Let’s ask a few questions that will help guide you if she is ready to move up to the next age group or not.
What does she want?
As parents and coaches, we often make decisions on behalf of young kids that might not be in their best interest. We make decisions on what we think she wants without asking her directly what she wants to do.
Some parents live vicariously through their children. They want their kid to be a star, so they can tell others about their child’s success. It is ego-driven. They are very involved in the child’s practice and development. Often times, pushing the child to a point where they no longer want to play.
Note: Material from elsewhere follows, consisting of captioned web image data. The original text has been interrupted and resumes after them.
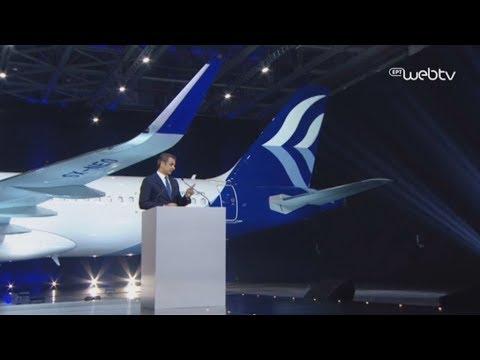 Χαιρετισμός του πρωθυπουργού σε εκδήλωση παραλαβής νέων αεροσκαφών της AEGEAN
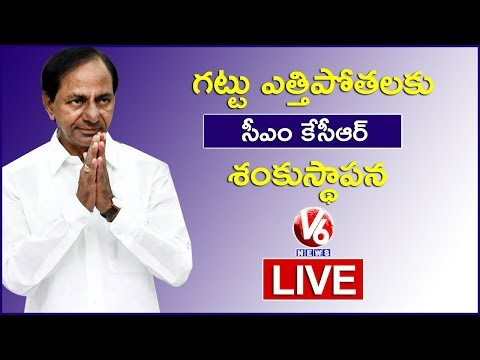 CM KCR Gadwal Tour LIVE | KCR Lays Foundation Stone For Gattu Lift Irrigation Project | V6 News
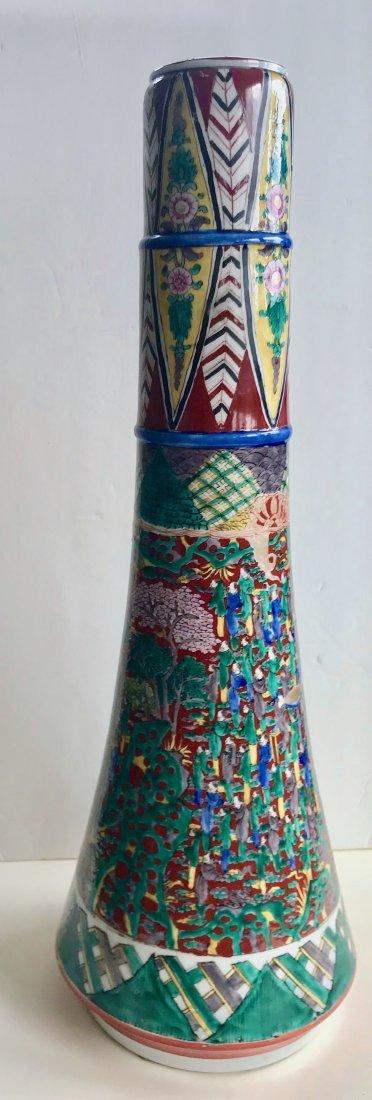 """Antique Chinese Porcelain Vase, Signed  23.6""""hgt."""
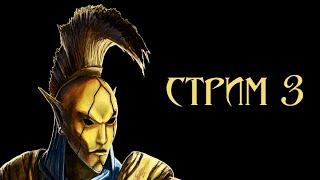 Morrowind - Стрим 3. Визит в корпрусариум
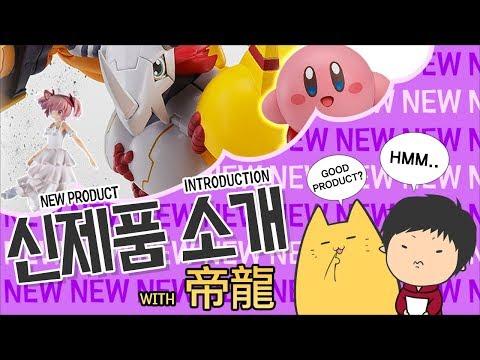 [180523] 피규어 신제품 소식 with 제룡 - Figure New Products Info. with JERYONG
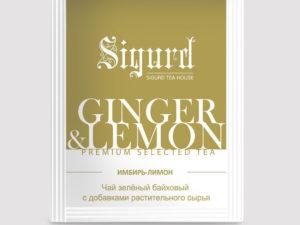 SIGURD имбирь-лимон 150шт.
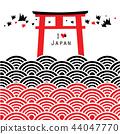 Fushimi Inari Taisha Shrine in Kyoto, Japan Vector 44047770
By this point, it is too late. The parent or coach projected an image of who they wanted their child to be instead of allowing the child’s interest to guide them. Put their desires first and it will help lead you to the right decision.
Is she strong enough?
Some children are technically skilled enough to play bigger competition. They have ball control and tactical know-how. But this doesn’t take into account the overall roughness of the game of soccer. Without the ability to handle the physical aspect of the game, it could hurt the her ability to compete. Safety is a big concern for smaller players. They can’t hold their own against kids that are stronger and faster.
Any given player can be between 1-3 years on either side of their chronological age. In other words, a 15 year old can be as young physically as a 12 year or old as a 18 year old. I was a late bloomer. In 9th grade, I was 5’5” and my voice hadn’t cracked yet. I was two years behind my peers in soccer.
Rules play a factor too. In the US, headers are prohibited in games with players aged 10 or less. This includes even if a 10 year old plays in a U12 or older league. No one would want a scenario where a player moves up but gets hurt in the process.
What is her commitment level?
As you move up in difficulty, the time commitment to play increases. This makes sense. The most talented players are the ones that spend the most amount of time practicing and playing.
At least in the United States, travel soccer teams consume entire weekends and free time with tournaments and competitive games throughout many states. Only the dedicated and financially able survive.
Speak with your star player and ask how far she wants to go with her soccer journey. Her answer and, more importantly, her actions will tell you what she really wants to do. Anyone that doesn’t want to be a rising star won’t become one.
Will she fit in?
The main reason kids like to play soccer is to have fun and spend time with their friends. Does she make friends rather easily or does she take some time? Does she have friends at the next level to ease the transition or does she have to start over? Without friends, it can certainly lead to unintended consequences.
Players moving up may lose confidence to play at their best level. A star in one age group might be a timid, shy follower in another group setting. Kids can be mean to each other as well.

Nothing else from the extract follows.